No explicit "training set" for an AI algorithm is mentioned as this is a traditional immunoassay.

However, if we interpret "training set" in the context of establishing assay parameters or a cutoff:

  • The ROC analysis to determine the cutoff (0.265 blanked OD) was performed on a dataset of 995 combined serum and CSF specimens. This dataset could be considered analogous to a "training set" for defining the assay's threshold for positivity.

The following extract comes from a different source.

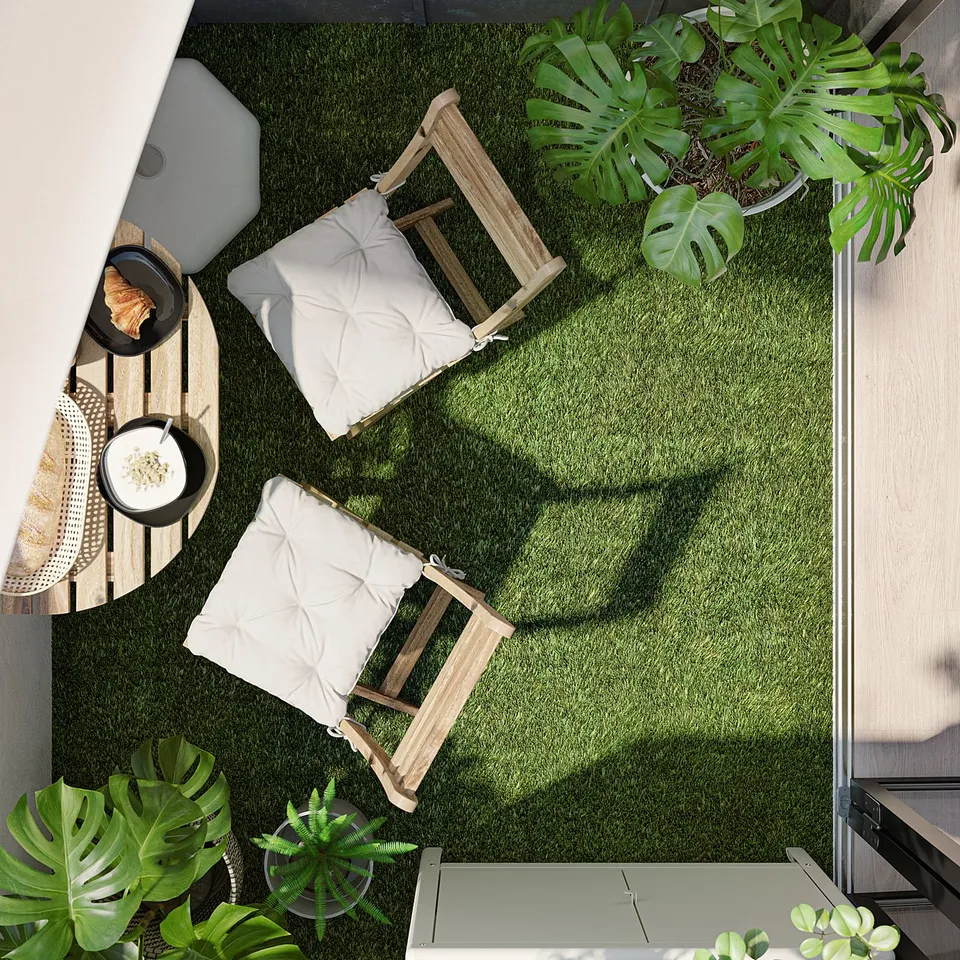 Modern balcony with green artificial turf, white furniture, and potted plants.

9. How the Ground Truth for the Training Set was Established

For the 995 specimens used in the ROC analysis to establish the cutoff:

  • The ground truth was established by comparing the ALPHA Cryptococcal Antigen EIA results to the IMMY CrAg Lateral Flow Assay (LFA). The LFA was used to classify a specimen as a "true positive or negative" for the purpose of matching the sensitivity and specificity of the new EIA to the LFA. This means the LFA's results were accepted as the ground truth for this particular analysis aiming for concordance.

§ 866.3165

Cryptococcus neoformans serological reagents.(a)
Identification. Cryptococcus neoformans serological reagents are devices that consist of antigens used in serological tests to identify antibodies toCryptococcus neoformans in serum. Additionally, some of these reagents consist of antisera conjugated with a fluorescent dye (immunofluorescent reagents) and are used to identifyCryptococcus neoformans directly from clinical specimens or from cultured isolates derived from clinical specimens. The identification aids in the diagnosis of cryptococcosis and provides epidemiological information on this type of disease. Cryptococcosis infections are found most often as chronic meningitis (inflammation of brain membranes) and, if not treated, are usually fatal.(b)
Classification. Class II (special controls). The device is exempt from the premarket notification procedures in subpart E of part 807 of this chapter subject to § 866.9.